▶ Exercise instructions
(a) Translate the sentence "The appellant made representations to the respondent." from the dismissal case excerpt into Spanish.
(b) Reproduce the dismissal case excerpt word for word, beginning at the words "2 The background" and stopping after "s 84 application).".

2 The background to the application brought pursuant to s 84 of the Industrial Relations Act 1996 in which the appellant sought relief from threatened dismissal, was that by letter dated 5 August 2002, the respondent called upon the appellant to show cause why her appointment as a teacher should not be annulled. The appellant made representations to the respondent.
3 On 4 September 2002, the appellant lodged an application for relief in relation to threatened dismissal (the s 84 application).
4 Conciliation was unsuccessful and five days were fixed for the hearing of the matter, being 24 to 28 March 2003.
5 On 13 March 2003, Ms B K Charlton, Acting Senior Legal Officer for the respondent, received a telephone call from the applicant's counsel regarding a possible settlement of the matter.
6 The Department provided a "without prejudice" offer of settlement to Mr Capsanis care of the applicant's solicitor Ms N Miniano-Markovski, who was overseas at the time. The letter forwarded by facsimile was dated 20 March 2003.
7 On that day a number of lengthy discussions occurred between Mr Capsanis, a solicitor (whose role in these proceedings was of significant contention), and the respondent concerning the appellant's application.

▶ Supplied material

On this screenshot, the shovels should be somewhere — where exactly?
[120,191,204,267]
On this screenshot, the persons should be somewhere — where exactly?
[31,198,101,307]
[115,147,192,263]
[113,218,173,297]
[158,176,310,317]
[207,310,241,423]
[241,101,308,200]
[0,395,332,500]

▶ Solutions
(a) La apelante formuló alegaciones ante la parte recurrida.

(b)
2 The background to the application brought pursuant to s 84 of the Industrial Relations Act 1996 in which the appellant sought relief from threatened dismissal, was that by letter dated 5 August 2002, the respondent called upon the appellant to show cause why her appointment as a teacher should not be annulled. The appellant made representations to the respondent.
3 On 4 September 2002, the appellant lodged an application for relief in relation to threatened dismissal (the s 84 application).